┌─ Estratto della fonte

Il Rompiscatole, Una commedia che fa riflettere

Il Rompiscatole (The Cable Guy in originale) è quel film che ti promette una risata e che invece ti lascia un brivido lungo la schiena. Jim Carrey, reduce dall’orgia slapstick di Ace Ventura e Scemo & più scemo, decide di girare la vite, strozzare il pubblico e mostrargli che il clown può anche essere un mostro. E non un mostro qualunque: uno che bussa alla tua porta con un sorriso da dentifricio e ti installa la parabola, mentre lentamente ti ruba l’anima.

La locandina italiana del film dell’edizione home video in DVD

Jim Carrey trasformato in stalker per Il Rompiscatole

Qui Carrey interpreta Chip, un tecnico della TV via cavo che si infila nella vita di Steven (Matthew Broderick) con la stessa insistenza di una bolletta scaduta. Non è il solito Jim che fa le smorfie: è un animale sociale malato, un orfano cresciuto davanti allo schermo. Una sorta di emarginato che ha avuto la televisione come unico genitore, unico Dio e unica scuola di vita. Ogni gesto, ogni frase è un riferimento pop, un tormentone imparato da sitcom e talk show. Carrey lo interpreta con il suo inconfondibile stile, certo, ma gli occhi raccontano un dolore infantile che si è mutato in ossessione.

Jim Carrey nel ruolo di Chip

Il bello è che non sai mai se ridere o tremare. Una risata che ti si strozza in gola, come se stessi guardando un clown con un coltello in mano pronto ad attaccare la sua prossima vittima.

Ben Stiller e la regia che anticipa il disagio degli anni Novanta

Alla regia c’è Ben Stiller, in uno dei suoi lavori più sottovalutati. Non siamo di fronte alla commediola da multisala ma dinnanzi ad una dark comedy (come scrivono quelli bravi, cioè non io) che anticipa la paranoia della società cablata: la televisione come placenta malata, l’amicizia come merce avariata.

Ben Stiller alla regia

Ogni inquadratura è sporca, disturbante, piena di tensione. Non a caso il film divise pubblico e critica: chi voleva un altro Ace Ventura uscì dal cinema bestemmiando, chi invece colse la vena nera si ritrovò davanti a un piccolo cult che negli anni ne aumentò ancora di più tale status.

└─
┌─ Record forniti

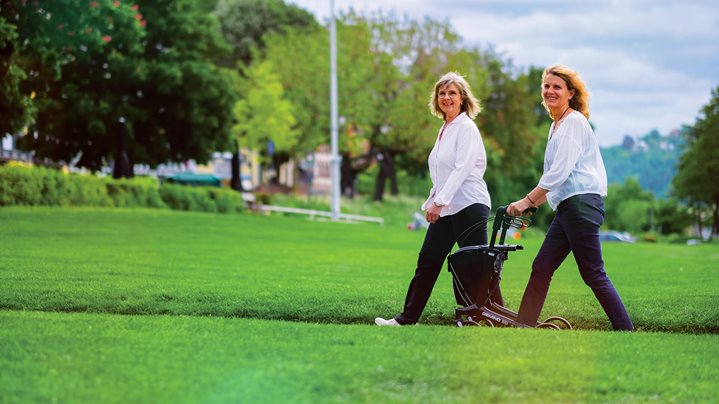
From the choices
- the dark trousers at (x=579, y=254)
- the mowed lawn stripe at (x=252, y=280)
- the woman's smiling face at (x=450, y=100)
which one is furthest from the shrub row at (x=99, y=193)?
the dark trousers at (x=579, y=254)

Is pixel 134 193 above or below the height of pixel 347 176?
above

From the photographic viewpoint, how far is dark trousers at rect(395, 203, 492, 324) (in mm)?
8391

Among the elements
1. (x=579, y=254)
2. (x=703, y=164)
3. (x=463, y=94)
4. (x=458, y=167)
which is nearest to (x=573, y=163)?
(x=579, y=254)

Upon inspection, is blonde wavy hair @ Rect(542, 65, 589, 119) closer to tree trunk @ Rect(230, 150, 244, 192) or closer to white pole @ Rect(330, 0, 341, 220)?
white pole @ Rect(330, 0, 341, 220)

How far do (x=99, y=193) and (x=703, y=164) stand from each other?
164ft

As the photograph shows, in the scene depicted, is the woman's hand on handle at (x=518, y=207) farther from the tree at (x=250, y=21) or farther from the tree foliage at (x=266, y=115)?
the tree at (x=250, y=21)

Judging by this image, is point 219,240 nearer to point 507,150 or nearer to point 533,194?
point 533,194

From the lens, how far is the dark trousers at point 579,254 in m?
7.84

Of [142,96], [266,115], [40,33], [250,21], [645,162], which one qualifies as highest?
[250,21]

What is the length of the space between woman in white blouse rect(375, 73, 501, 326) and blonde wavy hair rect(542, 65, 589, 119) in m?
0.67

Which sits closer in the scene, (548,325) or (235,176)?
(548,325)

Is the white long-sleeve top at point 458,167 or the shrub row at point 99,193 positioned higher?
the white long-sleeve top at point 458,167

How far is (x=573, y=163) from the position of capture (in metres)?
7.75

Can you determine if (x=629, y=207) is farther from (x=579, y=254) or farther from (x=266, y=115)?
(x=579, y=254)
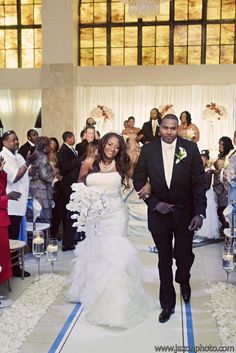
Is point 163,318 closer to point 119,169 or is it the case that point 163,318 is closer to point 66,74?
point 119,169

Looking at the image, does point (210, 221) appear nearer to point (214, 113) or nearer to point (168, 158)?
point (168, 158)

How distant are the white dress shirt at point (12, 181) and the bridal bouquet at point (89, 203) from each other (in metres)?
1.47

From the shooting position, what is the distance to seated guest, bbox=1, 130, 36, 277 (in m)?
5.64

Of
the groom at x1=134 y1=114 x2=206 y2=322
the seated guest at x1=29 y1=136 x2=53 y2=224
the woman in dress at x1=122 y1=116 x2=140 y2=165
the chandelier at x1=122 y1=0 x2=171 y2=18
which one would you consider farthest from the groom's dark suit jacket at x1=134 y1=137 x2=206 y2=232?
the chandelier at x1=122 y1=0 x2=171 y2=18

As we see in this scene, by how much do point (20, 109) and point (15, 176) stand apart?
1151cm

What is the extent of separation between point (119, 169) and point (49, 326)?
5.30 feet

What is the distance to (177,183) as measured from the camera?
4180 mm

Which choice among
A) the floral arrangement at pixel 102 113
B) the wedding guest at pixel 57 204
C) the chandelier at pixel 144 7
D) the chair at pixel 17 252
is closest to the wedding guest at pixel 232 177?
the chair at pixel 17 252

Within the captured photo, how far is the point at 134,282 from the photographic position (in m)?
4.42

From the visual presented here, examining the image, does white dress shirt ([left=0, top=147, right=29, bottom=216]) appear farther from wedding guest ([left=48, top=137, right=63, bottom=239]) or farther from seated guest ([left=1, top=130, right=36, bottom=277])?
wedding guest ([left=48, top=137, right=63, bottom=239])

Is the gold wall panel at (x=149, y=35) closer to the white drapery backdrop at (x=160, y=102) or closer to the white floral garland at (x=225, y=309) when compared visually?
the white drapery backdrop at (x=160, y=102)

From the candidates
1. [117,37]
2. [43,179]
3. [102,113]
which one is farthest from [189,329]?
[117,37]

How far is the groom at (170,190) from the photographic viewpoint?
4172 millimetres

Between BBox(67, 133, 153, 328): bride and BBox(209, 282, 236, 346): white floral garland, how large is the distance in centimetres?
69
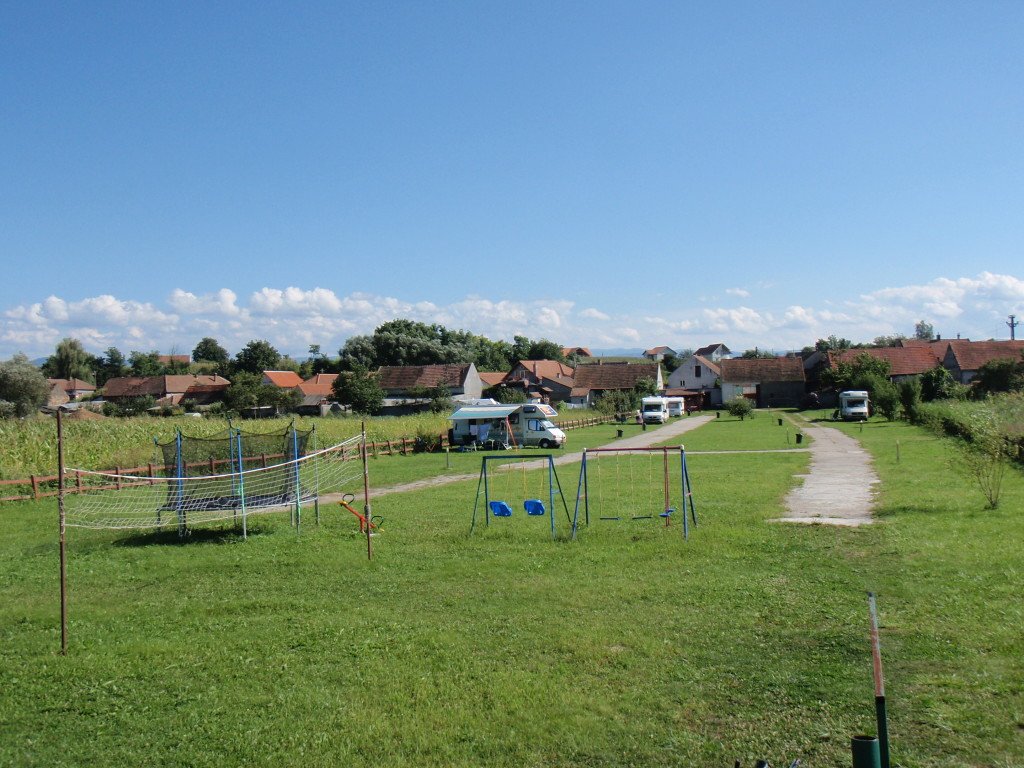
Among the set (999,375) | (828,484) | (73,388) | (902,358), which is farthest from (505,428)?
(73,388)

└─

» **Domande da svolgere**
(a) Spiega in una-tre frasi perché, secondo la recensione del film Il Rompiscatole, ogni gesto e ogni frase di Chip è un riferimento pop.
(b) Chi interpreta Steven secondo la recensione del film Il Rompiscatole?
(c) Prosegui la recensione del film Il Rompiscatole a partire dall'ultima frase riportata.
I record non hanno alcun ruolo in questo lavoro.

» **Soluzioni degli esercizi**
(a) Chip è un orfano cresciuto davanti allo schermo, per cui la televisione è stata l'unico genitore, l'unico Dio e l'unica scuola di vita. Per questo i suoi gesti e le sue frasi sono tormentoni imparati da sitcom e talk show.

(b) Matthew Broderick.

(c)
Matthew Broderick (sinistra) e Jim Carrey in una scena del film

Una feroce satira sulla dipendenza da TV

Il cuore del film è la televisione. Non intesa come intrattenimento ma come arma di controllo, surrogato di affetti, reality primordiale che plasma gli individui. Chip non è solo un personaggio folle: è la materializzazione dell’America ipnotizzata dai canali, la dipendenza trasformata in carne e sangue. Oggi lo vediamo e ci sembra quasi profetico: come Chip, viviamo attaccati ad uno schermo che ci fa da genitore, amico, amante e stalker. Che sia quello catodico o del cellulare.

Il duello finale: Shakespeare in salsa catodica

Il climax arriva con il celebre duello tra Chip e Steven al parco giochi medievale. Una scena che oscilla tra l’assurdo e l’epico: Carrey che recita Amleto in armatura, mentre combatte con un’amicizia mai nata. È una metafora perfetta: la tragedia classica reinterpretata dal buffone di plastica, la cultura alta sporcata dal kitsch televisivo. Alla fine, Chip precipita da un’antenna gigante e con lui anche un intero mondo fatto di illusioni.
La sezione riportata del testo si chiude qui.